Paper available here: Arxiv link.
Authors:
- Khalil Mrini
- Hanlin Lu
- Linjie Yang
- Weilin Huang
- Heng Wang
- Introduction
- File Structure
- Data Directories
- Main Python Script Folders
- Bash Scripts for Experimentation and Utility
Fast Prompt Alignment (FPA) is a novel framework for optimizing prompts in text-to-image generation, enhancing alignment efficiency between complex textual inputs and generated visuals. Using results from iterative prompt optimization, FPA leverages large language models (LLMs) for a one-pass paraphrasing approach, which enables near-real-time prompt optimization with minimal computational demands. By using optimized prompts from real user-generated prompts destined for Midjourney for fine-tuning or in-context learning, FPA significantly improves alignment without sacrificing quality, as validated by both automated metrics and expert human evaluations.
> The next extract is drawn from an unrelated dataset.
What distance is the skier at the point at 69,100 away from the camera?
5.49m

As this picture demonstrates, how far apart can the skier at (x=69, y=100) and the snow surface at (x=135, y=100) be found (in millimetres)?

This repository provides the code and dataset needed to implement and further develop the FPA method, offering a scalable, efficient solution for real-time, high-demand text-to-image applications.
Fast Prompt Alignment
├── __init__.py
├── data/
│ ├── coco_captions.txt
│ ├── original_descriptions_42k.txt
│ └── partiprompt.txt
├── data_prepped/
│ ├── coco_captions.csv
│ ├── coco_captions_best_paraphrase.csv
│ ├── coco_captions_eval_q_a.json
│ ├── coco_captions_noun_chunks.csv
│ ├── original_descriptions_42k.csv
│ ├── original_descriptions_42k_best_paraphrase.csv
│ ├── original_descriptions_42k_eval_q_a.json
│ ├── original_descriptions_42k_noun_chunks.csv
│ ├── partiprompt.csv
│ ├── partiprompt_best_paraphrase.csv
│ ├── partiprompt_eval_q_a.json
│ └── partiprompt_noun_chunks.csv
├── data_utils/
│ ├── __init__.py
│ ├── constants.py
│ ├── data_sampling.py
│ ├── get_noun_chunks.py
│ └── get_visual_questions.py
├── generation/
│ ├── __init__.py
│ └── generation.py
├── in_context_learning/
│ ├── __init__.py
│ └── icl_prompting.py
├── inference/
│ ├── __init__.py
│ ├── arguments.py
│ ├── constants.py
│ ├── dataset.py
│ ├── generator.py
│ ├── inference.py
│ ├── openai_client.py
│ ├── prompt_optimizer.py
│ ├── scorer.py
│ ├── timer_collection.py
│ └── utils.py
├── research_exp_scripts/
│ ├── generation_mistral.sh
│ ├── mistral.sh
│ ├── prepare_annotation_files.sh
│ ├── score_original_test_prompts.sh
│ └── train_data_generation.sh
├── training/
│ ├── __init__.py
│ ├── compile_existing_data.py
│ ├── finetune.py
│ └── format_input_data.py
└── util_scripts/
├── constants.sh
├── functions.sh
├── init.sh
├── run.sh
└── train.sh
IMPORTANT: We are not able to release the data at this time. The following describes in detail the format of the data files we have used.
The data/
directory contains raw textual data that serves as the foundation for generating and evaluating prompts across three distinct datasets:
-
coco_captions.txt: Contains a set of image captions from the COCO dataset, presented in plain text format. Each line represents a caption, describing an image’s content with short, descriptive sentences. These captions serve as input prompts or targets for paraphrasing and evaluation.
-
original_descriptions_42k.txt: A collection of 42,000 prompts sampled from Midjourney’s user-generated prompts. Each line is a description crafted by users to generate images, providing insights into creative language patterns and visual expectations. This dataset represents real-world text-to-image prompt usage, offering a diverse source of inputs for alignment and paraphrasing tasks.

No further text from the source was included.